Vulnerable households, wage indexation

As part of the first tripartite agreement in March 2022, and in light of a wage indexation in April 2022, the next wage indexation was postponed until April 2023, a measure targeting businesses, companies and the State to have a period of twelve months of certainty in terms of wage expenses and likely under the assumption that inflation could be managed.

However, the exceptional rise in inflation led to the triggering of a first indexation in July 2022 and another could be possible as early as the last quarter of 2022.

In theory, taking these two wage indexations together and even excluding the possibility of an increased minimum social wage from January 2023, would mean that businesses, companies and the State have to pay about €1.8 billion more in remunerations, pensions and other allowances.

In terms of helping vulnerable households, which would include households at risk of poverty: for 18.3% of Luxembourg households (STATEC, 2020) and 45.5% of households with one parent with dependent children (Eurostat, 2021), the two wage indexations would also equate to up to an increase of €150 per month (own calculations), similar to the government assumption of saving with the second tripartite agreement measures, leaving vulnerable households more or less in a similar financial situation.
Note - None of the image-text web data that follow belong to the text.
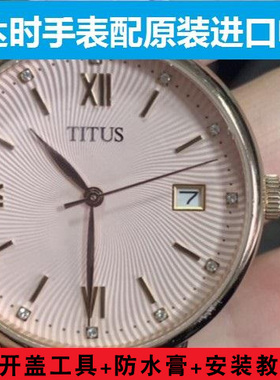 适用于TITUS铁达时手表电池 瑞士原装电池 进口纽扣电池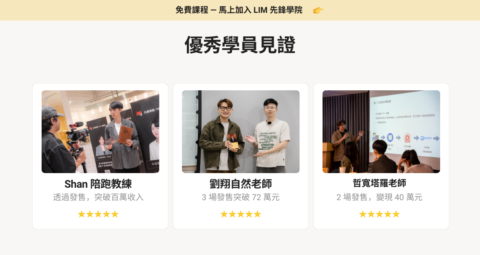 LIM 先鋒學院 gallery image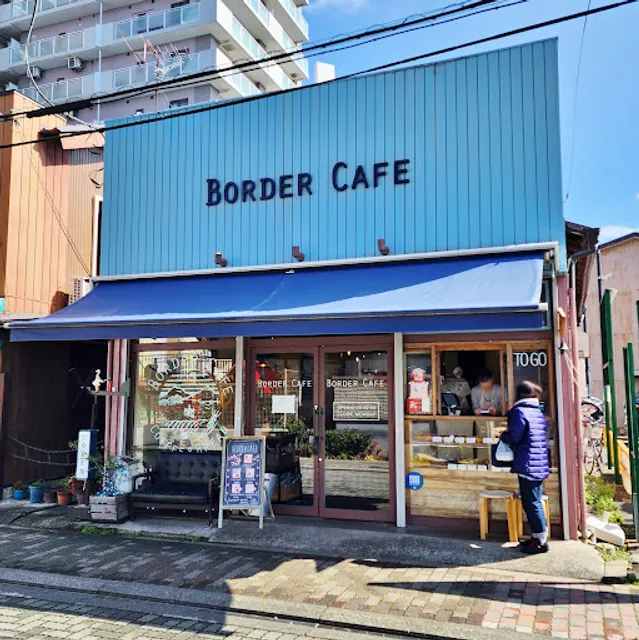 BORDER CAFE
According to a summary published by STATEC on 30 September 2022 analysing the impact of the tripartite agreement measures on inflation and purchasing power for households in the lower quintiles (in terms of equivalised disposable income), the loss of indexed income was overcompensated by the drop in expenditure and the targeted measures and thus their purchasing power increased with the measures.

Jobs, housing

From a macroeconomic view, according to Fitch and DBRS Morning Star, the "Energiedësch" and the "Solidaritéitspak" from March 2022 were estimated to increase the government deficit by between 0.5% and 0.7% of GDP in 2022. Along with the current tripartite agreement, it is likely that investment and recruitment drives would be negatively impacted, at least in the short to medium term.

The housing market might see some swings as well. On the one hand, double-digit growth in house prices for the last twelve quarters (from Q2-2019 to Q1-2022) indicate a strong demand, but on the other hand, supply chain bottlenecks have pushed the prices further up]. Now with the rise in interest rates, households with floating interest rate repayments will come under stress, new potential buyers may shy away while households requiring renovations might delay or have to pay more. These developments are likely to skew the housing markets soon.

On a positive note, the job market remains stable (with a 4.7% unemployment rate in August 2022, according to Luxembourg’s employment agency ADEM), Fitch and DBRS Morning star confirmed the AAA investment rating for Luxembourg in July 2022, STATEC confirmed that the macroeconomic outlook remains stable and the Grand Duchy has the lowest budget deficit projected in the EU (ECB, April 2022), amongst others.

In summary, the current tripartite agreement seems to take economic burden and budget deficits in consideration but, like other EU Member States, remains vulnerable to volatile markets and price swings which might test Luxembourg households in need of further support in future.